◆ **TASK DIRECTIONS**
Below are the entries; return every line among them that holds the word "States".

*** DATA SHOWN ***

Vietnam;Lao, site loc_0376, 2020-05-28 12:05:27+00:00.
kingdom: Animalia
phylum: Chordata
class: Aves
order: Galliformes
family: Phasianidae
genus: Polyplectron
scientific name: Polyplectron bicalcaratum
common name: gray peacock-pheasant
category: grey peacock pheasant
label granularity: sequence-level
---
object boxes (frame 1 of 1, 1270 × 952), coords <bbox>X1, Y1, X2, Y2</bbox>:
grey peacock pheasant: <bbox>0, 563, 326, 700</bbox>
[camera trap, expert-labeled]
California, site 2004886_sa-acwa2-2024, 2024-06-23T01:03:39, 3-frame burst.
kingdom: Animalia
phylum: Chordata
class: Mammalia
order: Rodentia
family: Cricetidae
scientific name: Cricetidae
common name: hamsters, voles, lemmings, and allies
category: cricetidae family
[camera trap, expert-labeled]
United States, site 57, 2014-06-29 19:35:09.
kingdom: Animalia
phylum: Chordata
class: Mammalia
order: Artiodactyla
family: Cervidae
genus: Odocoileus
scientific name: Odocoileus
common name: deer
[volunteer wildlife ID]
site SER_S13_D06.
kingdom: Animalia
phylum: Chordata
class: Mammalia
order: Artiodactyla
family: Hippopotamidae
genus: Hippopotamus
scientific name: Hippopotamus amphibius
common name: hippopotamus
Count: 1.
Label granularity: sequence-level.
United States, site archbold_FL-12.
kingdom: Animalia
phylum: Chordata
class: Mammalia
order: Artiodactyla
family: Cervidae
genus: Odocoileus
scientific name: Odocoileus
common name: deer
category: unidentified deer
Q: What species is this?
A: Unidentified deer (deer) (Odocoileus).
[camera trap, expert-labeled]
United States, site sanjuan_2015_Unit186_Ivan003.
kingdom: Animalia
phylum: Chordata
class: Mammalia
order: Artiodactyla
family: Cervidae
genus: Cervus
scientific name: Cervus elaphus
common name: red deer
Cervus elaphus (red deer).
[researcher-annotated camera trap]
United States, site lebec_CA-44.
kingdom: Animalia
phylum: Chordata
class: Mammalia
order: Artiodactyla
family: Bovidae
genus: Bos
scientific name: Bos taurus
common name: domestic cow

*** End of DATA SHOWN ***

◆ **RESULT FOR THIS EXERCISE**
United States, site 57, 2014-06-29 19:35:09.
United States, site archbold_FL-12.
United States, site sanjuan_2015_Unit186_Ivan003.
United States, site lebec_CA-44.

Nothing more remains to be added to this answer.